Doctoral Candidate Catalina Tang Yan and Grassroots Parent Advocates Receive ARDRAW Grant

From left to right: Consuelo J. Pérez with her daughter, Tatiana Thomas; Catalina Tang Yan; and Angélica Bachour with her two sons, Gabriel Bachour and Simon Bachour
From left to right: Consuelo J. Pérez with her daughter, Tatiana Thomas; Catalina Tang Yan; and Angélica Bachour with her two sons, Gabriel Bachour and Simon Bachour

BUSSW doctoral candidate Catalina Tang Yan, in collaboration with parent advocates Angélica Bachour and Consuelo J. Pérez, received the Social Security Administration’s Analyzing Relationships between Disability, Rehabilitation, and Work (ARDRAW) grant, a one-year program that awards a $10,000 stipend to graduate-level students to foster new analysis of work, rehabilitation, and disability issues.

Tang Yan, whose dissertation research focuses on interrogating and contesting power and interlocking systems of oppression within Community-Based Participatory Research (CBPR) collaborations, will work with Angélica Bachour and Consuelo J. Pérez to conduct interviews and focus groups with immigrant caregivers whose preferred languages are not English. Their project, “Exploring Structural Barriers and Promoting Factors of Culturally and Linguistically Diverse Families in the Transition Planning through CBPR,” is framed as an online multilingual family institute for immigrant caregivers of youth or young adults with Intellectual and/or Developmental Disabilities and/or co-occurring Mental Health conditions (IDD-MH) in the transition planning process. Tang Yan, Bachour, and Pérez will combine participatory inquiry with action to explore structural barriers and supports experienced by these groups. This project builds on previous CBPR collaborations that Tang Yan and Community Advisory Team (CAT) members received funding for and co-led together in 2019 (Partnering with Families to Promote Language Justice and Equity in Education Settings) and in 2020 (Healthy Mom, Healthy Family: Partnering with Immigrant Families to Promote Culturally Competent and Integrated Language Access at the Intersection of Healthcare & Education Systems to Support Mothers with Special Needs Children).
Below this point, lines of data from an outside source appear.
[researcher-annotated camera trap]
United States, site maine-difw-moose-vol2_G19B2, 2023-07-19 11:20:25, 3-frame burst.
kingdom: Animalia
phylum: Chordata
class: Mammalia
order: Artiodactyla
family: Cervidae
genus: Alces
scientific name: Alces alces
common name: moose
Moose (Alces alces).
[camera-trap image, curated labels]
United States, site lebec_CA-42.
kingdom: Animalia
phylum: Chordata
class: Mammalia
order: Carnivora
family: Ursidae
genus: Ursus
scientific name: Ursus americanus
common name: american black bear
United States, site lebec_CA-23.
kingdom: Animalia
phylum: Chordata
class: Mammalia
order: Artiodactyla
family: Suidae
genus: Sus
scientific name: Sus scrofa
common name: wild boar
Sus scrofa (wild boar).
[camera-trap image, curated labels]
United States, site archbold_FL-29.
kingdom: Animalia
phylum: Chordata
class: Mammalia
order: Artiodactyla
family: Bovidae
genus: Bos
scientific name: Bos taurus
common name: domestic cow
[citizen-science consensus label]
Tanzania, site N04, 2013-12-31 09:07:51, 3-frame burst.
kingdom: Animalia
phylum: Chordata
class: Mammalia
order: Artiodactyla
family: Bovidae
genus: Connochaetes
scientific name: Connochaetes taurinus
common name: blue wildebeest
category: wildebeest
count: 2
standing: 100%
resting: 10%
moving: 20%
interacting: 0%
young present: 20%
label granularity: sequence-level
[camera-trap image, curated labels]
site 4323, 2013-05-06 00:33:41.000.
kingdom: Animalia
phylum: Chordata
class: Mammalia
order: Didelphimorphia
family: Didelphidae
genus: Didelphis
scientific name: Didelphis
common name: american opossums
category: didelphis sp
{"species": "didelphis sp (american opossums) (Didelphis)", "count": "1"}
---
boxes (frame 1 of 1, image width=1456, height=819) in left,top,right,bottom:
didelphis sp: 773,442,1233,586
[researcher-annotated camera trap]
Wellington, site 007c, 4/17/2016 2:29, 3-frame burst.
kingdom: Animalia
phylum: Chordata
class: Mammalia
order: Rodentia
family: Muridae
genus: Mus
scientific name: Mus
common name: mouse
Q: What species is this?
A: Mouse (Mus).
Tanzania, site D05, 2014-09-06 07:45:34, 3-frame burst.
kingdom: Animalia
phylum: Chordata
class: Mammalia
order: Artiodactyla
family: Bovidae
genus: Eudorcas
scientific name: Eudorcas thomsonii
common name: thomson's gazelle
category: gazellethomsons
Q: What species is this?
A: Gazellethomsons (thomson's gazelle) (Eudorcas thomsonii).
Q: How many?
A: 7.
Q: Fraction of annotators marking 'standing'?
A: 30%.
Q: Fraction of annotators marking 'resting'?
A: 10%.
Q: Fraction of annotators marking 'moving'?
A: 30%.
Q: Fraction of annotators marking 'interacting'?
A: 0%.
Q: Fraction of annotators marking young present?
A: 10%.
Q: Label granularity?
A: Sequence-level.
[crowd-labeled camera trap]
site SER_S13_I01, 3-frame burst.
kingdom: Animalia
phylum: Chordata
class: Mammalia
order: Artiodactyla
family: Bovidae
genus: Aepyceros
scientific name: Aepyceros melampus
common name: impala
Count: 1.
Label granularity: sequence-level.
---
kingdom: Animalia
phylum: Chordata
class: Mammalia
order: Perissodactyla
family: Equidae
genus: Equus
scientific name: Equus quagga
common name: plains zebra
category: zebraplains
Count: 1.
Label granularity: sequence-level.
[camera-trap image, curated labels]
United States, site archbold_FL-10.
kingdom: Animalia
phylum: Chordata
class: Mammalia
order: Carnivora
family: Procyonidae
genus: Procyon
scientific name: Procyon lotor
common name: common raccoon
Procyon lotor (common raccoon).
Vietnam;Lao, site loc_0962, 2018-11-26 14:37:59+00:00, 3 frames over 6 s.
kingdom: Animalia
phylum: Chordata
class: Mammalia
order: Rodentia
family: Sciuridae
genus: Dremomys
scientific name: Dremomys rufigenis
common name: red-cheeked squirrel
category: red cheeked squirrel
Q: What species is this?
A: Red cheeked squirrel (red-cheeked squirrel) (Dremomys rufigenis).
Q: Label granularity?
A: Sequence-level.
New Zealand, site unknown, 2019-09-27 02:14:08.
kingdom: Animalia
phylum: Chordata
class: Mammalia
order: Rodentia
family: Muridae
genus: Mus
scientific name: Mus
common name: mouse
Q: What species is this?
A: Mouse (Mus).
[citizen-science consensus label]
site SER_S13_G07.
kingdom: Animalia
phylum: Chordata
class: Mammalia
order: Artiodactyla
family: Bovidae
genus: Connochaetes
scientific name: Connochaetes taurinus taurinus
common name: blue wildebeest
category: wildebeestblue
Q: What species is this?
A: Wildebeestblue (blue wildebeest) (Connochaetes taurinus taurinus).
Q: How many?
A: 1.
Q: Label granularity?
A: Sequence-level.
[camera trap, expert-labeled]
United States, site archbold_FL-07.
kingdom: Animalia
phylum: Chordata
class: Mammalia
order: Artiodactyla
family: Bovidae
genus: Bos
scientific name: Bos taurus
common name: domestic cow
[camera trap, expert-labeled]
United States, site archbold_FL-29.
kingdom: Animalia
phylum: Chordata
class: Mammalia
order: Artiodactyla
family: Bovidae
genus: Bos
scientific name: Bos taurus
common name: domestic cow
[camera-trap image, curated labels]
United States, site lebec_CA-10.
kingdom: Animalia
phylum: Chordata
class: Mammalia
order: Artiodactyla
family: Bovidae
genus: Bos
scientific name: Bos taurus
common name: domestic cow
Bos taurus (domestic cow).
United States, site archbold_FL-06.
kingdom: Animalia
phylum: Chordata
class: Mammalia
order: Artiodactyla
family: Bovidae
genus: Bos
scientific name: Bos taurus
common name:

Tang Yan, Angélica Bachour, and Consuelo J. Pérez seek to create counter-spaces where immigrant caregivers’ voices are centered “because the system has never heard the voice of parents,” states Consuelo J. Pérez, an artist, parent advocate, community interpreter, and mother of a child with special needs. “We are giving [caregivers] the tools for them to feel comfortable and free to say ‘this is affecting me, so we need to do something.’ We are helping everyone do it, so the system can change by hearing from everyone.”

Angélica Bachour, an immigrant mother of two children with special needs and a parent advocate, highlights project goals and emphasizes the importance of integrating a language justice lens and parents’ humanity and leadership. “The goal of our project is to support the parents from the very beginning, as we’ve been doing during the previous two years,” says Bachour. “We’ve focused on parents as individuals, parents who have emotions and feelings … that’s something that has been missing.”